* WHAT IS BEING ASKED:
Reproduce exactly the run of lines that begins with the one containing "Happy teenager boy" and ends with the last line of the records, omitting pictures.

(Caption-style text data)
----
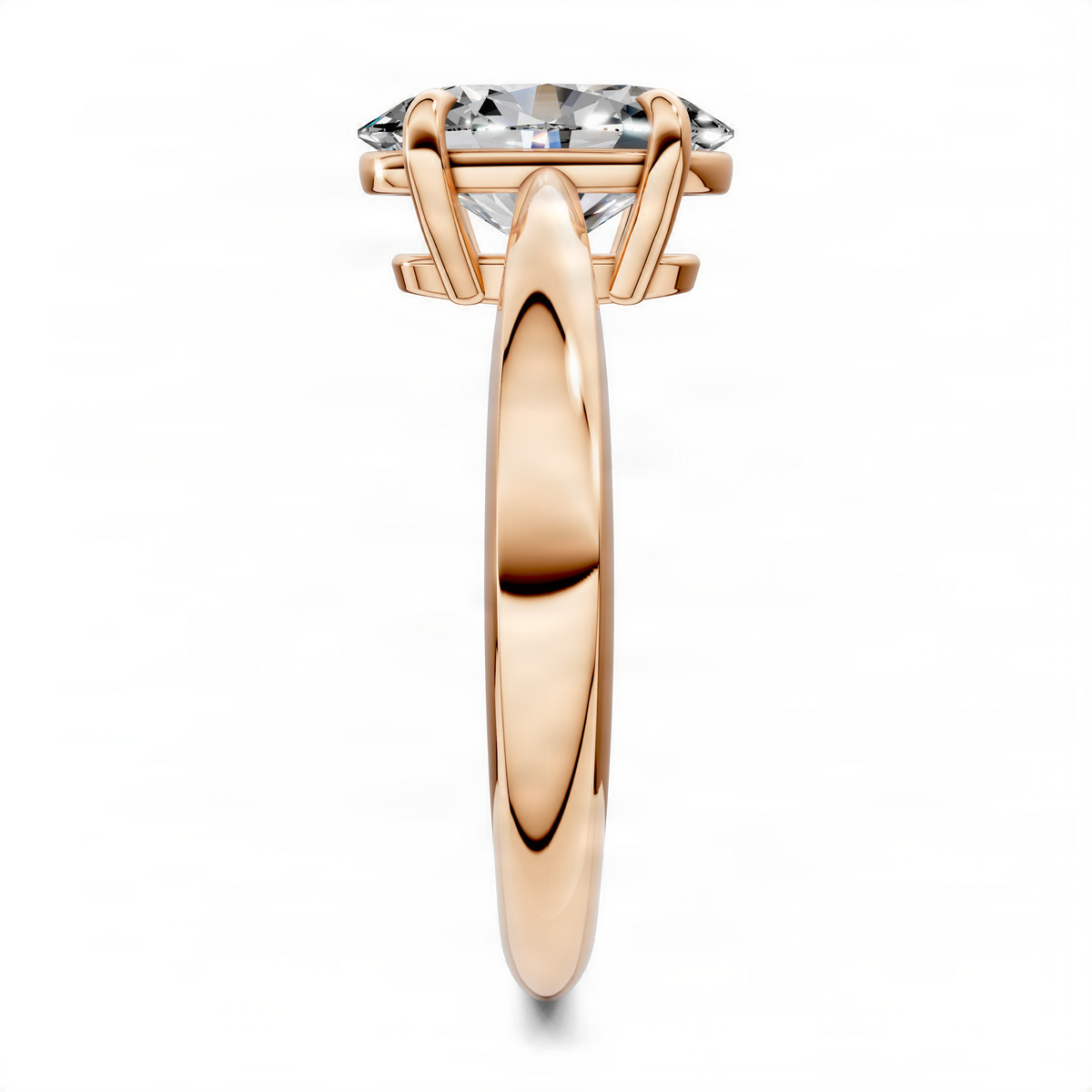 Gold oval solitaire engagement ring with elongated tapered band and prong-set stone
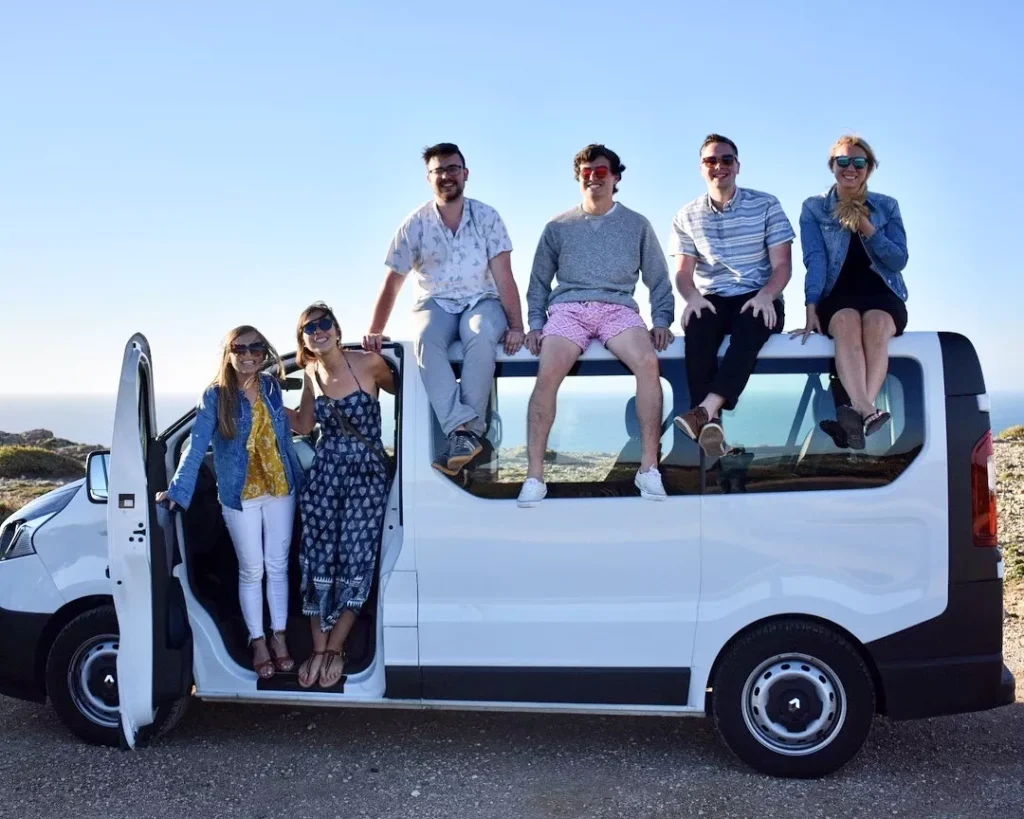 Big van with a few people standing on it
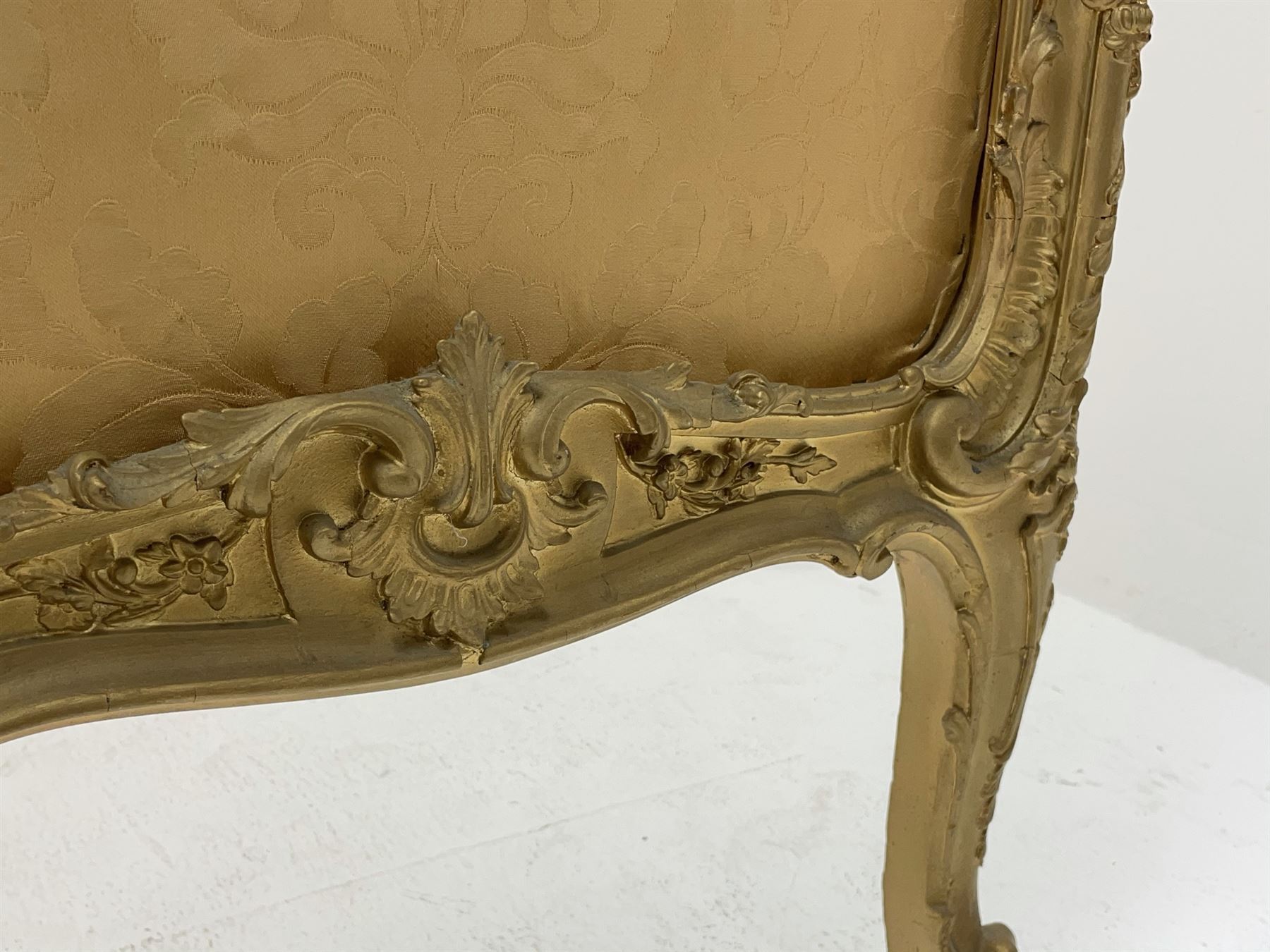 Late 19th/early 20th century French Rococo style gilt wood and gesso dressing screen, four double hinged panels, each with shaped cresting rail over shell and floral frieze, moulded frame with flower head and scroll decoration, acanthus leaf cabriole supports with castors, upholstered in gold Damask fabric
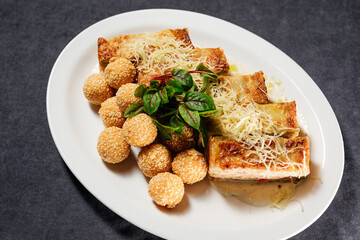 Fried cheese balls, and potato lasagna, on a white plate, decorated with herbs and cheese. Concept of restaurant, food.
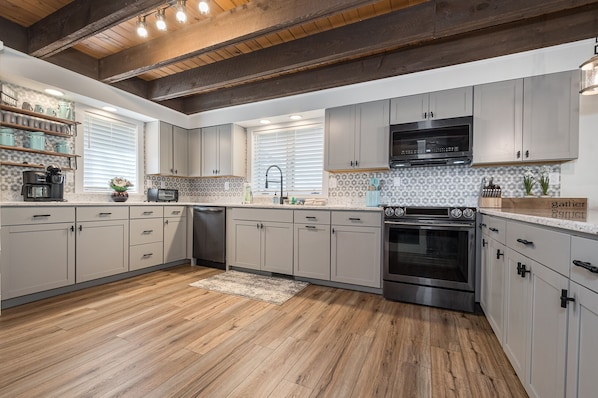 House, Multiple Beds, Fireplace | Private kitchen | Fridge, microwave, oven, stovetop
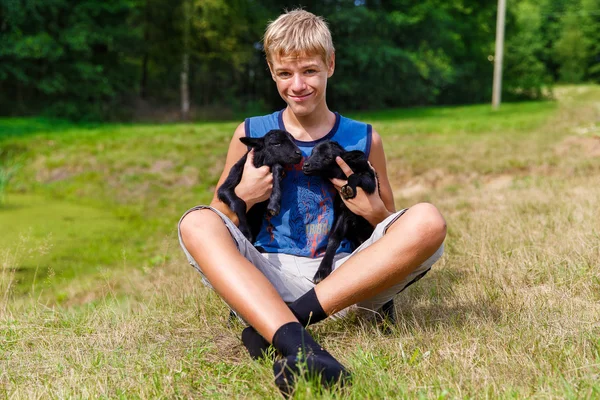 Happy teenager boy holding little black baby goats in the meadow — Stock Photo, Image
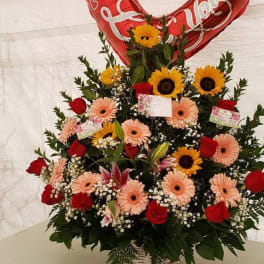 Heart-shaped red balloon above a mixed flower basket with roses and daisies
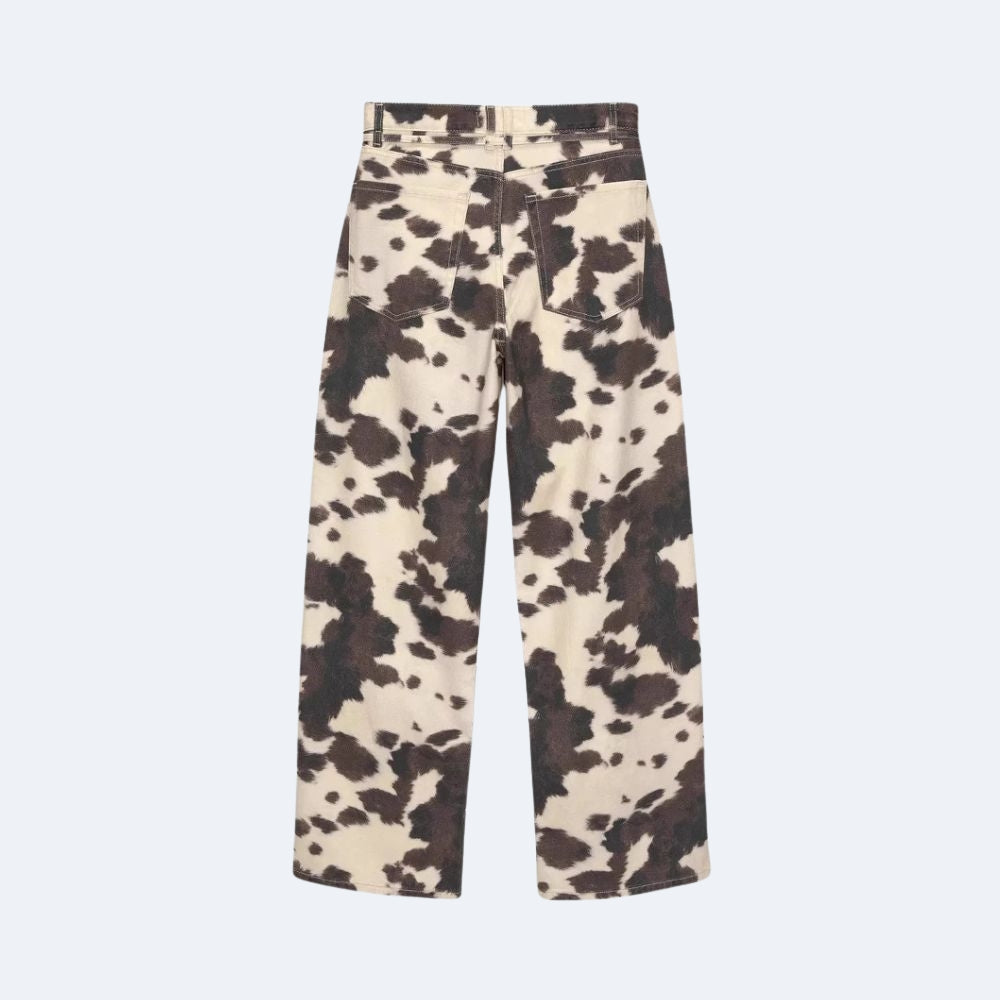 A pair of wide-leg trousers featuring a brown and beige cow-print pattern, displayed flat against a light gray background.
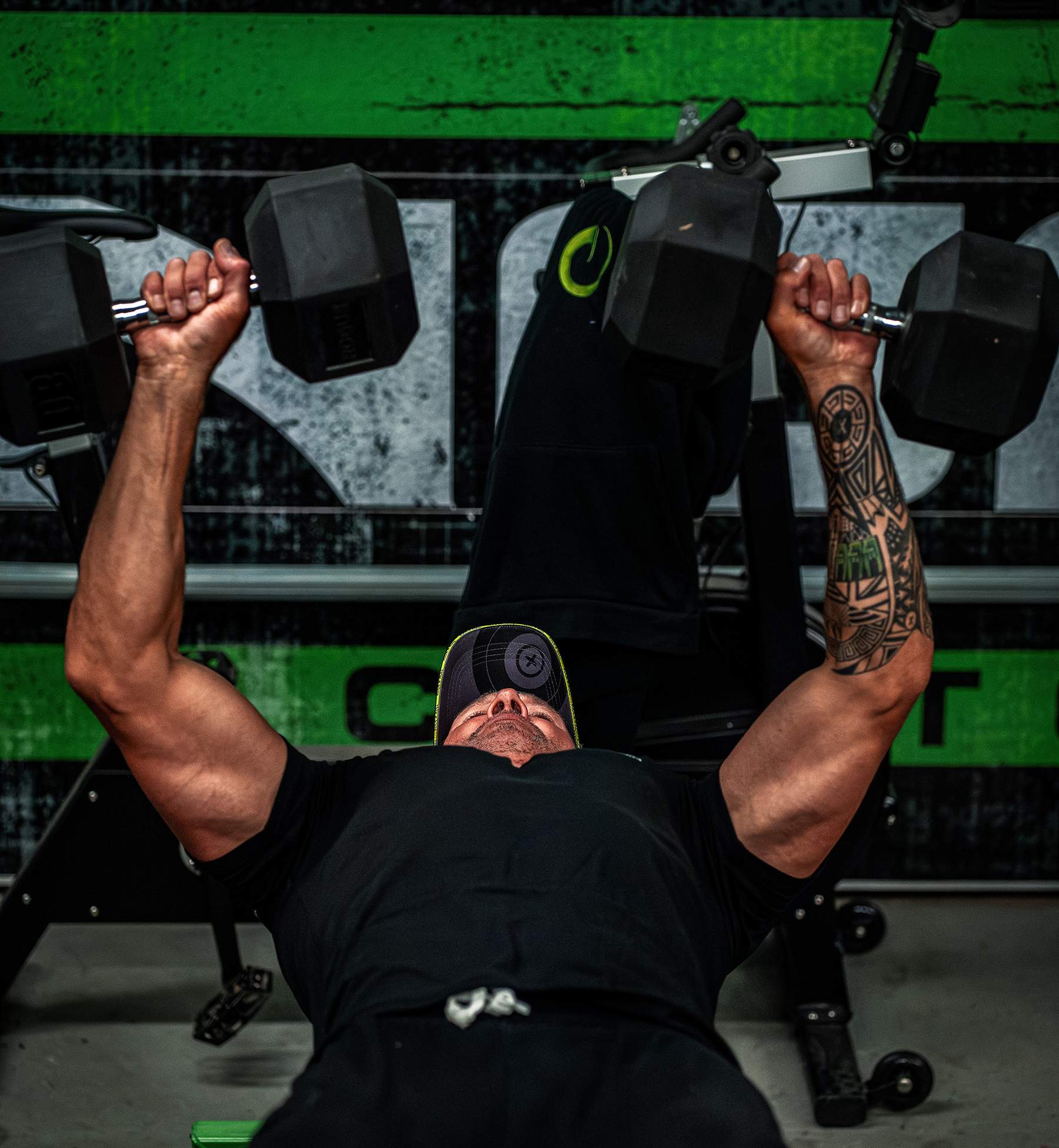 John Dudley doing dumbbell presses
----
* RESULT BELOW:
 Happy teenager boy holding little black baby goats in the meadow — Stock Photo, Image
 Heart-shaped red balloon above a mixed flower basket with roses and daisies
 A pair of wide-leg trousers featuring a brown and beige cow-print pattern, displayed flat against a light gray background.
 John Dudley doing dumbbell presses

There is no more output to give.